> [TASKS TO CARRY OUT]
1) From the press release on private prison divestment, list the companies named as having pulled their investment from private prison companies.
2) Return, unchanged, the part of the press release on private prison divestment that opens with the words containing "CONTACT: Brett Abrams" and closes with "for the industry.".
3) Resume the press release on private prison divestment after its last sentence.

> [TEXT SECTION]
★ ★ ★ ★ ★

Major Corporations Divest nearly $60m from Private Prison Industry After Pressure from Civil Rights Group

April 23, 2014

 

Major Corporations Divest nearly $60m from Private Prison Industry After Pressure from Civil Rights Group


Scopia Capital, DSM, and Amica Mutual Insurance Pull Investment in Private Prison Companies, GEO and CCA.


Wednesday, 23 April 2014


For Immediate Release


CONTACT: Brett Abrams : 516-841-1105 : brett@fitzgibbonmedia.com


NEW YORK -- In a groundbreaking move, three major corporations have announced the divestment of a combined total of nearly $60,000,000 from Corrections Corporation of America (CCA) and GEO Group (GEO), confirmed after ColorOfChange.org urged company executives to reconsider the financial, moral, and political implications of private prisons and divest. In the past few months, ColorOfChange has reached out to more than 150 companies urging divestment, and remain in conversations with dozens of company executives about ending support for the industry.

★ ★ ★ ★ ★

> [INFORMATION PROVIDED]
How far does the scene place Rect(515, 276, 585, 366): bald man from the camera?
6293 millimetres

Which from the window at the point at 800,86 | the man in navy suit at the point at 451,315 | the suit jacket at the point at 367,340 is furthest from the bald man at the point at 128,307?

★ ★ ★ ★ ★

> [ANSWERS FOR THE TASKS]
1) Scopia Capital, DSM, Amica Mutual Insurance

2)
CONTACT: Brett Abrams : 516-841-1105 : brett@fitzgibbonmedia.com


NEW YORK -- In a groundbreaking move, three major corporations have announced the divestment of a combined total of nearly $60,000,000 from Corrections Corporation of America (CCA) and GEO Group (GEO), confirmed after ColorOfChange.org urged company executives to reconsider the financial, moral, and political implications of private prisons and divest. In the past few months, ColorOfChange has reached out to more than 150 companies urging divestment, and remain in conversations with dozens of company executives about ending support for the industry.

3)
"The leadership of these companies sets a much needed, powerful new industry standard: investments in private prison companies are unacceptable. What we see here is not simply a fluctuation of stock, but a conscious decision on behalf of major companies to cut ties with private prisons. That's huge." explained Rashad Robinson, executive director of ColorofChange.org. These companies show that divestment is not only the right thing to do, but also a smart financial decision. Today's news marks an incredibly exciting step forward in the national movement to end for-profit incarceration.


Asset management giant Scopia Capital, one of the largest institutional investors in private prisons, recently dropped more than 1.5 million GEO Group shares and has committed to full divestment. This is likely the first time that a series of corporations have confirmed divestment from private prisons and publicly denounced investment in the industry.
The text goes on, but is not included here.